With all the rain, and our electric fence, we haven’t had any deer problems this year.  Someone had mentioned using milk on  the garden to deter deer, and we have a first hand account of this.  Shirley Cunningham of Charleston writes, “I can speak from experience that milk does deter deer.  I live on the hills of Charleston, and we are the constant target of many deer feeding on our fruit trees, ornamentals, and yes, our gardens!  We have tried every commercial product known to man without success.  My husband found an article written by George Longenecker, executive director of the West Virginia Botanic Garden being developed in Morgantown.

Here’s what he wrote, “Milk seems to be a deterrent for deer browsing.  We have been using it diluted (five parts water to one part milk) during the summer at about one month intervals, and during the winter undiluted at about three month intervals.  It is applied by sprinkling on the plants (through holes punched or drilled in a milk bottle cap) on a day with good drying conditions.  It does not seem to make a difference whether it is skim, 2% or whole milk and it does not have to be sour.  Fresh milk works the same.”

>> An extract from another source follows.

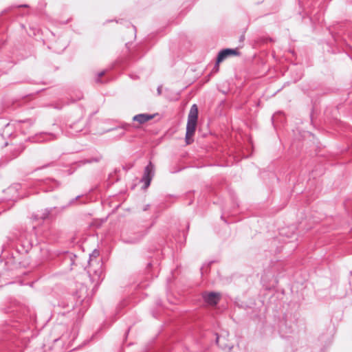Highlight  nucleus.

Now to her testimonial: “Since the explosion of the deer population in our area, I was not able to maintain or harvest a vegetable garden.  Three years ago we started using the milk solution on our plants.  My husband bought a two-gallon plastic garden sprayer (used for this purpose only) and we apply the diluted milk solution to our plants.  We re-apply after a rain, but this is a small price to pay in order to have fresh vegetables and fruit from our trees.”

Many folks have related how they are losing their flowers, shrubs, fruit trees to these foraging deer.  This seems like a simple solution, and it is worth trying.  Raising a garden is such a satisfactory project, if we can keep the varmints out.

 

DIRT FARMER

By Arden Antony

He finds beauty among these simple things;

The path a plow makes in the rich, red loam,

Gay sun-gold in ripe wheat—a plover’s wings—

A cow-bell, tinkling as the herd comes home.

He treads the soil, with earth-love in his heart;

Watches the young crops spring from fertile ground,

Loves the warm rain that makes the peach buds start,

Land—and a man—in close communion bound!